During this period, our rivers were bank-top high with excess water that just flowed out to sea day after day.

Yet here we are struggling for water and with a hosepipe ban just about to begin. Reservoirs silt up by natural process year on year, thus reducing capacity.

If Government figures are to believed, 300,000 new homes are to be built every year to meet growing demand.

All of these homes will have washing machines and dishwashers, not to mention showers and hosepipes to wash hundreds of thousands of cars etc.

I’m unaware of any programme of increased holding capacity to meet this growing demand.

Can someone enlighten me as to where all this much-needed water will be held to supply all these houses, especially since we are told that long hot summers are to become the normal rather than the exception?

No comparison with war deaths

Mrs D Kellett, Wakefield

Re the letter from DS Boyes (‘What about the war effort at home?’, YEP Letters, August 6).

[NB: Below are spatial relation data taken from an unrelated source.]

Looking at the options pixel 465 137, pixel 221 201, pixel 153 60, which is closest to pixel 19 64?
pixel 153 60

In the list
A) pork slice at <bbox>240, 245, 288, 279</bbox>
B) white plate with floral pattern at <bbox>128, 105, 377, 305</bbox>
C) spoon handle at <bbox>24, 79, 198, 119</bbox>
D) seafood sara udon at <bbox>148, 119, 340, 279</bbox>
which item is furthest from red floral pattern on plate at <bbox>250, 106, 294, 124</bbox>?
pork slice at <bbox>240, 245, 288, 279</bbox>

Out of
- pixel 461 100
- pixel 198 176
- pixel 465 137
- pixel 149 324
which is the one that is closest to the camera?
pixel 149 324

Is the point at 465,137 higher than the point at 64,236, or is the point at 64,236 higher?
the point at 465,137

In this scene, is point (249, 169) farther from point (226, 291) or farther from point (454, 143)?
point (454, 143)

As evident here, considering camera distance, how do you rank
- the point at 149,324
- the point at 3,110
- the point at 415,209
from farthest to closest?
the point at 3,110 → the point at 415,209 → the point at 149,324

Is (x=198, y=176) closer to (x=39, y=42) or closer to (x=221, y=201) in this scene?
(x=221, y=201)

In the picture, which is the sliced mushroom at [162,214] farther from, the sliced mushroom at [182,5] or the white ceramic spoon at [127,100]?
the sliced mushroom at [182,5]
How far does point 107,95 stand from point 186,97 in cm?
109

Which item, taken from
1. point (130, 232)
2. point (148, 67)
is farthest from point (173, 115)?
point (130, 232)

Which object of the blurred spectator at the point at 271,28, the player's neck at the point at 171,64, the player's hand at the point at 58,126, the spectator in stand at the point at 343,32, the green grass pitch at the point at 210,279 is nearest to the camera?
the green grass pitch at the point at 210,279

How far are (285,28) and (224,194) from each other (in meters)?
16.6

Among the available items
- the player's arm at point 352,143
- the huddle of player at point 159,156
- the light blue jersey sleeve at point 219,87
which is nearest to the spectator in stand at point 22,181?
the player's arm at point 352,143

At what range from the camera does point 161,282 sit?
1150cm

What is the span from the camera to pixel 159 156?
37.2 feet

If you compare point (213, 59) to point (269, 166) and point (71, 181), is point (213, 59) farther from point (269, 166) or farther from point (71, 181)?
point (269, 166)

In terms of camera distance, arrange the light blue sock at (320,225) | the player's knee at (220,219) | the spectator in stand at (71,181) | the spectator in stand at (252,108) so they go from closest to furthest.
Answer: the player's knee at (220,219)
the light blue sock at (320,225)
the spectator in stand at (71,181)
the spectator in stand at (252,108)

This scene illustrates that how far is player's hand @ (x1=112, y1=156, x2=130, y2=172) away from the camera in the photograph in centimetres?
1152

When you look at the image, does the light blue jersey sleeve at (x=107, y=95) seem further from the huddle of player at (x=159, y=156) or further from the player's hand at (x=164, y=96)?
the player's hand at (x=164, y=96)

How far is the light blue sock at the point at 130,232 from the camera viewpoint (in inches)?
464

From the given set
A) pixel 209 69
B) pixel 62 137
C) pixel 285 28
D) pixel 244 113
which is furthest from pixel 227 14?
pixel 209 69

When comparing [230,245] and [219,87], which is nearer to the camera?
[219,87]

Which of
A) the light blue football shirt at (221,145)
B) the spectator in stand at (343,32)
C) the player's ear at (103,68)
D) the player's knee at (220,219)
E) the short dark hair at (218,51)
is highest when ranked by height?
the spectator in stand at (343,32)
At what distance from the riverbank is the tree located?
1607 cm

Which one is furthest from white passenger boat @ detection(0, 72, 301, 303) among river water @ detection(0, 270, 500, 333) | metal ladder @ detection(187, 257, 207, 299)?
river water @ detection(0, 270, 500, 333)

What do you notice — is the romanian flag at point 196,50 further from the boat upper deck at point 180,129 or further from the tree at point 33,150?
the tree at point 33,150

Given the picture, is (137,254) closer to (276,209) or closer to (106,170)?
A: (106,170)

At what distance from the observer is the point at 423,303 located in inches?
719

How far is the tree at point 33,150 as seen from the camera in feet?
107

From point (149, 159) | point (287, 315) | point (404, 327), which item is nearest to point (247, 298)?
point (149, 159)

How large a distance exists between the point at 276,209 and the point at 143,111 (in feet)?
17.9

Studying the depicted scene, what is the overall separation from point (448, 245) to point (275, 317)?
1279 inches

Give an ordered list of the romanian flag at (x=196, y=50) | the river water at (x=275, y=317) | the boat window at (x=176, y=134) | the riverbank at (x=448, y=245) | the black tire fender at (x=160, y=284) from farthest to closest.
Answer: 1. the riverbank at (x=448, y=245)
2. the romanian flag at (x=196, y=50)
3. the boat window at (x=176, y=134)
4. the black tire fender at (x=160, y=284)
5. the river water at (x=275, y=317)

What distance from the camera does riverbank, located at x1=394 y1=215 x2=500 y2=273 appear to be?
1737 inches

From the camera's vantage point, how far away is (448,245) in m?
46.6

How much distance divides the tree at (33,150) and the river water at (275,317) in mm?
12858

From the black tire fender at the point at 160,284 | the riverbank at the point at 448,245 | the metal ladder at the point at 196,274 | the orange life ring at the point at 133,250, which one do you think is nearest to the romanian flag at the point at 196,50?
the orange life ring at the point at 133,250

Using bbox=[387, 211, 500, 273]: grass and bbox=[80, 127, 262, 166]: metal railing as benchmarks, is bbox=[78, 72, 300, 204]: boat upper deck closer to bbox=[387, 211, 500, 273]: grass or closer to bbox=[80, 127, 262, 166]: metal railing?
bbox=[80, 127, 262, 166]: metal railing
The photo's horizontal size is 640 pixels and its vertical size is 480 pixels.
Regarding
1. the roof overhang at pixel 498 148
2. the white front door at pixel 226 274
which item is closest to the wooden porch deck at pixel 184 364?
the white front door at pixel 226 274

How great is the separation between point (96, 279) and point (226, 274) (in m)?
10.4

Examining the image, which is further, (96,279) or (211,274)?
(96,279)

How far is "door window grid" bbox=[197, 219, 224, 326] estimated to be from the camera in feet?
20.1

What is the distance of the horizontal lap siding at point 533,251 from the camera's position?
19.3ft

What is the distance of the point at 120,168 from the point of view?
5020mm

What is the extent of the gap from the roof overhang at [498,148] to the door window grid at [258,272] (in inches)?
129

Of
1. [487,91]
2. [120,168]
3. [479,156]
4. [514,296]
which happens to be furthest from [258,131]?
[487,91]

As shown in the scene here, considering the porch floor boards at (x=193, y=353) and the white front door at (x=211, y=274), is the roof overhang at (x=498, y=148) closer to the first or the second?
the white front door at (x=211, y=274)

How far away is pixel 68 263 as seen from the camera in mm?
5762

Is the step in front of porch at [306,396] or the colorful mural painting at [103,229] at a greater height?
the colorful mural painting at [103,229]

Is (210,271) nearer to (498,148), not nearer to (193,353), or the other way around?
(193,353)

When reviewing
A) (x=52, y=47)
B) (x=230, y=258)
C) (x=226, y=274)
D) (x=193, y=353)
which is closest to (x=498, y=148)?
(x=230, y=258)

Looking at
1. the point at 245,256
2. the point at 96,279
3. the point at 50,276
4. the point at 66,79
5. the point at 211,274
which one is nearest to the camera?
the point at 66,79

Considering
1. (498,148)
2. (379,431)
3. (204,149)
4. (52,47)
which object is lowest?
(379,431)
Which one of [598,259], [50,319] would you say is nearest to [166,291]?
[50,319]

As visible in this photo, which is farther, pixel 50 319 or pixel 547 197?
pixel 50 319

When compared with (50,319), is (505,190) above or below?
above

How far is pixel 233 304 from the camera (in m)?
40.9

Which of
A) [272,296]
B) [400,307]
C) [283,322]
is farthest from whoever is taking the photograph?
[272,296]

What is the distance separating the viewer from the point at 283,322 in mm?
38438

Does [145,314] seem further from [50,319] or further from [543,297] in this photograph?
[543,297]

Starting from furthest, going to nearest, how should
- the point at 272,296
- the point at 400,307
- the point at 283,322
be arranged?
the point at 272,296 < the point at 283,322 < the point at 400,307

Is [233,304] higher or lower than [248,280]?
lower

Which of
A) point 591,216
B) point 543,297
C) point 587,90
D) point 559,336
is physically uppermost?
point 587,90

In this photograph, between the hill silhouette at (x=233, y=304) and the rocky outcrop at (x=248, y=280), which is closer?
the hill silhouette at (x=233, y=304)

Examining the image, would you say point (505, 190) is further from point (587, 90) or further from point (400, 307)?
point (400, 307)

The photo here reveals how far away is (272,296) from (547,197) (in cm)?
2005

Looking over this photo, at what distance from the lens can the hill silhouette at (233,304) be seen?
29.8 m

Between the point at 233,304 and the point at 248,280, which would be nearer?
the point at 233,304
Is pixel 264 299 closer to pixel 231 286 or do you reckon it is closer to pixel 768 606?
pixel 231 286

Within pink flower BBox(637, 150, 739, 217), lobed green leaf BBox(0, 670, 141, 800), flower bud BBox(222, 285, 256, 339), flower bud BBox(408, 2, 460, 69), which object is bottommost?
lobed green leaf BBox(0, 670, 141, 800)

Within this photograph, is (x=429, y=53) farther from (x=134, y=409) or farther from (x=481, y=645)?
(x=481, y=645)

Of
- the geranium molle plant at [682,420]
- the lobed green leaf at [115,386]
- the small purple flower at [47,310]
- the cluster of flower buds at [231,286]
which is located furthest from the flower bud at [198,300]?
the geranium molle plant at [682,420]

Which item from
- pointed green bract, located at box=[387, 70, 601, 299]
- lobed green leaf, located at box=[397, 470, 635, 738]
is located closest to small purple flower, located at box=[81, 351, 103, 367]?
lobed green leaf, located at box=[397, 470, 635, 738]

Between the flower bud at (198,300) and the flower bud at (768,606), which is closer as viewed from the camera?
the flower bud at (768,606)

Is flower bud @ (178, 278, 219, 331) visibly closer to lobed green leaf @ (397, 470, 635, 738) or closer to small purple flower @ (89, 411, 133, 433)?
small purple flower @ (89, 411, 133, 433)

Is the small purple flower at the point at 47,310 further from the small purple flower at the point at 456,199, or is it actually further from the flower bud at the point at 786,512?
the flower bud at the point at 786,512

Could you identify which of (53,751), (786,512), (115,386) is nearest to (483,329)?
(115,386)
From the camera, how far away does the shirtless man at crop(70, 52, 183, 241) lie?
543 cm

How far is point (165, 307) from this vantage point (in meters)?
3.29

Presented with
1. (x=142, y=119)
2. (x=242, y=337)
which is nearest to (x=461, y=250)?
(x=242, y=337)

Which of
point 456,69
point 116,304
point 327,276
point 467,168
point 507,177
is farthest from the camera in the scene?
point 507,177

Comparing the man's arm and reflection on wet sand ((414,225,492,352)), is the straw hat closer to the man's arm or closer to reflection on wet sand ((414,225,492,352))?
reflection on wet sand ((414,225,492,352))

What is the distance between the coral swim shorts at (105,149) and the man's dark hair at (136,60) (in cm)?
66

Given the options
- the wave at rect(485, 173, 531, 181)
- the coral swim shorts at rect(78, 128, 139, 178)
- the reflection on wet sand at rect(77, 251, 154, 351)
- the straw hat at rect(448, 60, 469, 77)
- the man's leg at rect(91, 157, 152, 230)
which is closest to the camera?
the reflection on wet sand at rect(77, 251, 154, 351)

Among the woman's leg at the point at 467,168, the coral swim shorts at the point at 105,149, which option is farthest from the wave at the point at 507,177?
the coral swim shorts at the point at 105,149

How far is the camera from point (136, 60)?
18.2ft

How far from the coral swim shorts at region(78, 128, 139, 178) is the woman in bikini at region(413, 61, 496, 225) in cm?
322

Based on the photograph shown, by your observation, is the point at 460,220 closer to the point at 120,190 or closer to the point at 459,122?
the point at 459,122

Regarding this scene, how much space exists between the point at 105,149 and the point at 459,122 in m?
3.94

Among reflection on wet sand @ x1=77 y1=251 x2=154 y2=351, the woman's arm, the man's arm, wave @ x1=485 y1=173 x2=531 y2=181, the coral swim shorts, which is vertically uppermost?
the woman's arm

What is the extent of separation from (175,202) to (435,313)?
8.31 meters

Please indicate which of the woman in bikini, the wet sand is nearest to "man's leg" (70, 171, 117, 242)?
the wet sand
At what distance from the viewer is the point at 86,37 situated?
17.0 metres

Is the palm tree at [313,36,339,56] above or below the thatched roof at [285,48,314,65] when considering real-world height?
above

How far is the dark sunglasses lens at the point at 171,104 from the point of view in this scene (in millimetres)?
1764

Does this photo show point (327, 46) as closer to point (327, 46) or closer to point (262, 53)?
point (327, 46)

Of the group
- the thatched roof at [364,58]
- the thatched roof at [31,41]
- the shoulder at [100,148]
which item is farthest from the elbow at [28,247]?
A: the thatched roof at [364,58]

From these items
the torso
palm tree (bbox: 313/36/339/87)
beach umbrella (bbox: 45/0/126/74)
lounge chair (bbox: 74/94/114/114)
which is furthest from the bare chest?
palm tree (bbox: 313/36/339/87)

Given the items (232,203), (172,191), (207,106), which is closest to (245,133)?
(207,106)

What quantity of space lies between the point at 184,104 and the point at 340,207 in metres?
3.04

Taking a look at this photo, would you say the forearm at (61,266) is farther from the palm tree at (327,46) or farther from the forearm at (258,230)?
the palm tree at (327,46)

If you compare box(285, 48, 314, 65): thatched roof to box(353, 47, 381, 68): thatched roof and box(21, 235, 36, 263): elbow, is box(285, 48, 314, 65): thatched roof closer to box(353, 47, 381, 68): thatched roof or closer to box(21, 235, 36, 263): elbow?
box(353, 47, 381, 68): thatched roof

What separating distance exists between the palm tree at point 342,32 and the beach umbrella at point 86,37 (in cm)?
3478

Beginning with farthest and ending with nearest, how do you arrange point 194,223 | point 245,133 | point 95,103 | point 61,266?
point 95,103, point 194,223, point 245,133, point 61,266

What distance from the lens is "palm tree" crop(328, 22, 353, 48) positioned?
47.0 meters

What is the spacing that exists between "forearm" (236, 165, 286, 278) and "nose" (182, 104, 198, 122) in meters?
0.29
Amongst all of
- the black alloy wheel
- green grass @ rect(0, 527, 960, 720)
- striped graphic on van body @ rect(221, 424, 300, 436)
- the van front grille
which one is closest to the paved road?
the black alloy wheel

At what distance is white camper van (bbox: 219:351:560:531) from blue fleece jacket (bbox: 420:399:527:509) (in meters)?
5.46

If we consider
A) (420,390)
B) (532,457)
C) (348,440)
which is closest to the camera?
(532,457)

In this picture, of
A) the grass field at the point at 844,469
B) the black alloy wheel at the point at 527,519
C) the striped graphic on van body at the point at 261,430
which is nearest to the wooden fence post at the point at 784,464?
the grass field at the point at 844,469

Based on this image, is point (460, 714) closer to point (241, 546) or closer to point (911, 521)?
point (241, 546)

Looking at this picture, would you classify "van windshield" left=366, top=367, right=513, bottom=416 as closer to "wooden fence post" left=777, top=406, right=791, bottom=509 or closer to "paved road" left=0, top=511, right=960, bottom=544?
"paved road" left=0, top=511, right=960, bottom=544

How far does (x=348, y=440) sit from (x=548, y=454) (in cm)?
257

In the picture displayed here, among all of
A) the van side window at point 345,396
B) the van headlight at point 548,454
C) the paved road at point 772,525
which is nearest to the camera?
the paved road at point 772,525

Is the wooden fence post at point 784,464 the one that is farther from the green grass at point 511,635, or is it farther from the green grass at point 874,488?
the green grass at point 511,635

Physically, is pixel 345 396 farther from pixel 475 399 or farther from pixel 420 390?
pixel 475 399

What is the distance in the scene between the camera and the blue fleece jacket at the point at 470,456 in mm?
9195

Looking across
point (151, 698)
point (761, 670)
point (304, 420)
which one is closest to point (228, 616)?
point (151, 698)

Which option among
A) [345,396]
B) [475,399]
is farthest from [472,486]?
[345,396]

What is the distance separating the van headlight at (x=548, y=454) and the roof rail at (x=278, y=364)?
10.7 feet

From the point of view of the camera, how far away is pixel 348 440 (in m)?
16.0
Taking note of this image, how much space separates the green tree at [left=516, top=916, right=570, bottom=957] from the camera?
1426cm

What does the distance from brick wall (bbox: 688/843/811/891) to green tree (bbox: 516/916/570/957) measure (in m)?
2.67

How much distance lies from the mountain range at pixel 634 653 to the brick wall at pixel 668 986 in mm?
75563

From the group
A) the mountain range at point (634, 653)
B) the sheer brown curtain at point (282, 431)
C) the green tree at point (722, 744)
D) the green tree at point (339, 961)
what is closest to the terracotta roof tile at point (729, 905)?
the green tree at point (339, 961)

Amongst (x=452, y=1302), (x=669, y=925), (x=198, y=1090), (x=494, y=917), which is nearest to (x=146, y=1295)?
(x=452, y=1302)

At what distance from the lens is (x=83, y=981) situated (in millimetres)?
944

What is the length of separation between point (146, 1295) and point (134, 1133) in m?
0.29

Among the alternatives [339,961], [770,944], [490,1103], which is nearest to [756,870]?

How can you compare the war effort, all due respect to those who did it, to the horrendous suffering, deaths and the tortured souls who made it home after such an horrific bloodbath?

Thousands of young soldiers were teenagers who were not old enough for war, but they went and gave their young lives for us.

All families suffered extreme hardship women lost husbands and sons, so to compare being made redundant after the war, and falling on hard times, to these young souls dying in blood-soaked foreign fields (some calling for their mothers) is without doubt the most disturbing piece printed in the YEP for sometime.

You need to visit these cemeteries in France and Belgium etc. I bet their families wished that they had come home to be made redundant.

The men and boys that did come home were either maimed or shell-shocked so were unable to work. That’s hardship.